Remembering The Dark Side Of Ellis Island

A deserted stairwell at the Ellis Island Hospital where many sick immigrants were treated.
A deserted stairwell at the Ellis Island Hospital where many sick immigrants were treated.

The Statue of Liberty appears like a recurring thought — suddenly, unexpectedly, the embodiment of the American dream — so tantalizingly close, and yet so far away for those who were confined here.

She beckons the tired, the poor, the huddled masses of the world, and for more than 60 years beginning in 1892, they spilled onto the docks at Ellis Island, 12 million of them altogether. Once in 1907, more than 11,000 arrived in one day.

The immigrants climbed the steep stairs into the great hall. Doctors examined them and then decided who was free to go and who was sent to the south side of the island to the hospital, to be held for treatment and possible deportation. Today it is off-limits to the public.

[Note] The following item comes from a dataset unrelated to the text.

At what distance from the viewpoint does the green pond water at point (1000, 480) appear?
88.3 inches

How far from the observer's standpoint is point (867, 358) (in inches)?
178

"Tens of thousands of people were taken to the hospital," the author of "Forgotten Ellis Island," Lorie Conway, told Sunday Morning's Martha Teichner. "It's called the island of hope — 350 babies were born in this hospital — and it's called the island of tears — 3,500 immigrants died in this hospital, and many died penniless and were buried in paupers' graves."

To protect the nation from illnesses that immigrants arrived with, the Ellis Island hospital had what was considered one of the best infectious disease facilities in the world. Sick children found themselves separated from their parents.

The staff were ordered to treat immigrants with kindness and they did, but anti-immigrant feeling was strong, and the fear of deportation was real.

"Eugenics was a hard science at the turn of the century, and a lot of people, members of Congress believed in eugenics that held that the American gene pool was being poisoned and polluted by the immigrant stock that was interbreeding and intermarrying in America at that time," Conway said.

Ellis Island finally closed in 1954. The immigrant processing center was restored and is now a museum. But not the "dark side," as the hospital complex came to be known.

In 1998, photographer Stephen Wilkes was asked to walk the grounds and spent an hour documenting what 50 years of neglect had done to the 22 hospital buildings. He took one look and then spent five years coming back again and again in different seasons, to capture the spooky beauty of the place before it was cleared and the buildings stabilized in hopes that it, too, one day would be restored.